The most obvious demerit points are aimed at those who engage in criminal behaviour or are in debt.

But what people say and do in public can also be ‘scored’ — both positively or negatively. As can their purchasing habits.

Smoking on a train. Illegal parking. Being unruly in a public place. Taking an unsanctioned line on social media. All can cost points.

Members of the Communist state with high scores can benefit through the opening of doors to services, travel and positions. Those with lower scores see those doors closed.

And, if you think this sounds creepy, you’re not alone. NGO Human Rights Watch is closely watching what is unfolding in China in relation to mass surveillance.

Maya Wang, a senior researcher at the group, told the Washington Post that China was aggregating data about its citizens and using the information they had gathered to target ethnic minorities in the western Chinese province.

“For the first time, we are able to demonstrate that the Chinese government’s use of big data and predictive policing not only blatantly violates privacy rights, but also enables officials to arbitrarily detain people,” Wang said.

What you need to do ▸
1) In the social credit passage, why can smoking on a train cost someone points?
2) Repeat the social credit passage from "But what people" up to and including "to mass surveillance.".

Dataset entries:
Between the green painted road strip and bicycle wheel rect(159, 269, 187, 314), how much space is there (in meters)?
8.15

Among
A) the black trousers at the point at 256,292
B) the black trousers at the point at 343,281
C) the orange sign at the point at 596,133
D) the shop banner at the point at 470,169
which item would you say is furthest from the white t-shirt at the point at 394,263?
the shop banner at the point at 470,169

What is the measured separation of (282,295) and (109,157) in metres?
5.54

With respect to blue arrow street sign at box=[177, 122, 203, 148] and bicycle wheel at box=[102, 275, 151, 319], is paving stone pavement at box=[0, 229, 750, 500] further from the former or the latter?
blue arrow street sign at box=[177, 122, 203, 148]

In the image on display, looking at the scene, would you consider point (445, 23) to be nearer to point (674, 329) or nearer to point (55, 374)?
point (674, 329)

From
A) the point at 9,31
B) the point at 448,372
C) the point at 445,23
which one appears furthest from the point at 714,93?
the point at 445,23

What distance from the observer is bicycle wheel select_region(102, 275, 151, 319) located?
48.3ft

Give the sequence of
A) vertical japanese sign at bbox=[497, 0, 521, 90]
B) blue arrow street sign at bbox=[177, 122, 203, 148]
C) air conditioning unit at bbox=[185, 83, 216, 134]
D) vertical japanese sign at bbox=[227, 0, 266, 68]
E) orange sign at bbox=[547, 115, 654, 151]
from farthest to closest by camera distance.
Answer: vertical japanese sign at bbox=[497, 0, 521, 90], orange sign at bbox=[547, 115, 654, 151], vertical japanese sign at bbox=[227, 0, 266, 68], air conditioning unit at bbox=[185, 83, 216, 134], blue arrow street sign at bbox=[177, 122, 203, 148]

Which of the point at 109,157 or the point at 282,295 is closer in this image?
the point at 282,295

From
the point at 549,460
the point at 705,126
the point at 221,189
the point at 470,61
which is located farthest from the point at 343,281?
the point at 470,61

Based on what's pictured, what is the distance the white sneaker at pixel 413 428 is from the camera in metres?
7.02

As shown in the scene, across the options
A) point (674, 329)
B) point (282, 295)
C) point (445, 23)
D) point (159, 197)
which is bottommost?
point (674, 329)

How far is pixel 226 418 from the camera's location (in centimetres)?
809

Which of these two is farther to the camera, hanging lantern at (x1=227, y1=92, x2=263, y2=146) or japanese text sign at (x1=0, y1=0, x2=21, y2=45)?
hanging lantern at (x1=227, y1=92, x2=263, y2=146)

Full answers ▸
1) Smoking on a train can cost points because what people say and do in public can be scored, either positively or negatively. Smoking on a train is one of the public actions the passage lists as costing points.

2)
But what people say and do in public can also be ‘scored’ — both positively or negatively. As can their purchasing habits.

Smoking on a train. Illegal parking. Being unruly in a public place. Taking an unsanctioned line on social media. All can cost points.

Members of the Communist state with high scores can benefit through the opening of doors to services, travel and positions. Those with lower scores see those doors closed.

And, if you think this sounds creepy, you’re not alone. NGO Human Rights Watch is closely watching what is unfolding in China in relation to mass surveillance.